Making a Fair Comparison
In order to fairly evaluate the individual merits of
owning a home versus renting, we must first place the cash flows required on
equal footing, and then we can evaluate the future value of each option. For
example, let’s say you want to buy a house that will require a monthly cash
outlay of $1,000, which includes mortgage payment, basic fire insurance,
principle mortgage insurance, neighborhood association dues, property taxes,
basic maintenance, etc. The rental you are considering will cost you $500 per
month, which includes rent and rental content insurance. To make a fair
comparison, we would have to add an extra $500 in cash flow to the rental
option, which we will invest into a stock index mutual fund returning 10%
annually over the long term. If we estimate to live in the home for 10 years, we
would next calculate what the value of the stock market investment would become,
and then calculate the equity we will have built in the home, accounting for
principle payments and price appreciation. The option with the largest total
wins!
A Real World Example
Let’s assume you are currently renting a home for $600
per month plus an extra $25 for rental content insurance. Over the years, you
have managed to save several thousand dollars for the purchase of a new home.

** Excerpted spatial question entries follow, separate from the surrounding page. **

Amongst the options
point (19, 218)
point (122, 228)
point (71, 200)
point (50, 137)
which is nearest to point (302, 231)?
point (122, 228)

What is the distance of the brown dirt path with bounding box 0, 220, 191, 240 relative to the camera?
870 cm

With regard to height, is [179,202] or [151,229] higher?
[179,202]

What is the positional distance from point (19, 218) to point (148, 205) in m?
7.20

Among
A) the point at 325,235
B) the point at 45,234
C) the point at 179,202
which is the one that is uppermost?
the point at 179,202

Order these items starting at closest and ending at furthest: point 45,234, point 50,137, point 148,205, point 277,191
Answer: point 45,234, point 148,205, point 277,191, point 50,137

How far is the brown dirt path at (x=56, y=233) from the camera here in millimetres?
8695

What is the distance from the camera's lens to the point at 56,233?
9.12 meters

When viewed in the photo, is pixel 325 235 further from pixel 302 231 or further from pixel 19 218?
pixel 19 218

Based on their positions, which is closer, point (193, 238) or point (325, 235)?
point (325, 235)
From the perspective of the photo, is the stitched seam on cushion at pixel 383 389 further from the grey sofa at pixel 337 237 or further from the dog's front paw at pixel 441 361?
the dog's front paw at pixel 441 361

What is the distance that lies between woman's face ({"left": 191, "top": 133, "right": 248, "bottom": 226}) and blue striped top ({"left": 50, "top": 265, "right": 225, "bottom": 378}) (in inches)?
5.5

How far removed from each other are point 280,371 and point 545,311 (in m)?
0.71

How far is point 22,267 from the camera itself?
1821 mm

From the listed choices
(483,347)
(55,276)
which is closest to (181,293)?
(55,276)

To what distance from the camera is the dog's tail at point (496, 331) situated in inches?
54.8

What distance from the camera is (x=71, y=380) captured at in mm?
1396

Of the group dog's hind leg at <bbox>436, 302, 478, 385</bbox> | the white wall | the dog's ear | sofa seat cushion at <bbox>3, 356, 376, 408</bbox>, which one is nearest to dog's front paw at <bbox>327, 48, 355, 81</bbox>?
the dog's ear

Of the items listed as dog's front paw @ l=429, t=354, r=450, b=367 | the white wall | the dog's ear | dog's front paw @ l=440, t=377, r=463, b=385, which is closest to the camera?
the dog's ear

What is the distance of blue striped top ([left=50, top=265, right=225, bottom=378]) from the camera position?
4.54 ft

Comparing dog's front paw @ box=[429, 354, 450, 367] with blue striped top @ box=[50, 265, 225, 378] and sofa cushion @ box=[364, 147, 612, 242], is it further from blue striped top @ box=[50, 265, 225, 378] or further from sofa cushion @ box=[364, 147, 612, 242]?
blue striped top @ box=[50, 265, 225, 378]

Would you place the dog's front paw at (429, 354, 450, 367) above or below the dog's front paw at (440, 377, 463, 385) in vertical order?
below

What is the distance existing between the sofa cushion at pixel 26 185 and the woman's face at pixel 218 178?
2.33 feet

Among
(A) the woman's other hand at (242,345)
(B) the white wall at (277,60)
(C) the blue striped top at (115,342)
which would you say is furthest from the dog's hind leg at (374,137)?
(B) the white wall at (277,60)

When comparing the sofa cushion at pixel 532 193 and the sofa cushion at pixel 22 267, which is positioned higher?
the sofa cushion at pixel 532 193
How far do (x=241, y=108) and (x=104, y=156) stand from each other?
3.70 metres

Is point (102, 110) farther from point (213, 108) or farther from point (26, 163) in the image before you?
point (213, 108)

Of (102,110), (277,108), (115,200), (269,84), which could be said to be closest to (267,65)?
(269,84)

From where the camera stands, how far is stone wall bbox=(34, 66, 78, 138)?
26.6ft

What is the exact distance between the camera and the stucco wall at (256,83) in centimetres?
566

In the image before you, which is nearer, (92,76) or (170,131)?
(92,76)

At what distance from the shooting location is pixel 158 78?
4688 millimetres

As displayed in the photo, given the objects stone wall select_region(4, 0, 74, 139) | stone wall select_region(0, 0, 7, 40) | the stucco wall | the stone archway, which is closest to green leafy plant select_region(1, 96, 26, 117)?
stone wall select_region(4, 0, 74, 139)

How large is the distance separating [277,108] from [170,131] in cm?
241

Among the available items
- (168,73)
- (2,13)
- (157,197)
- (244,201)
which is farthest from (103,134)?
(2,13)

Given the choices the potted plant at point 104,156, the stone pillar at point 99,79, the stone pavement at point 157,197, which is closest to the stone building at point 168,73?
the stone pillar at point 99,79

You find a home you absolutely love for $100,000. This home will require monthly
insurance payments (fire & flood) of $100, property taxes of $1,000 per year,
annual maintenance expenses of approximately $500, and $3,000 in closing costs.
If you put $20,000 down on a 30 year mortgage at 6%, your monthly mortgage
payments will be $480, and total expenses will reach $705 per month. Assuming
you hold onto the home for 10 years and the home appreciates at 3% annually, you
will realize a profit of $67,987. The home purchase option sounds good so far,
doesn’t it?
Now let’s look into the rental option. To equalize the cash flows, we will
immediately invest $23,000 into our stock index mutual fund – $20,000 for the
down payment and $3,000 for the closing costs. Also, for the entire 10 year
period, we will invest $80 per month in our stock index mutual fund to account
for the difference in monthly cash flow between the two options. Assuming the
stock index mutual fund returns 10% annually, at the end of the 10 year period
your account value will be $78,576 – or $10,589 MORE THAN THE PROFIT REALIZED
FROM THE HOME PURCHASE OPTION! In this example, the rental option is the correct
choice.
Summary
From a strictly financial perspective, the correct choice between
renting and owning changes frequently and depends on many factors. The key thing
to remember is that to make a fair comparison, the cash flows between the
options must be placed on equal footing. Once this is accomplished, the option
with largest accumulated profit is the correct one.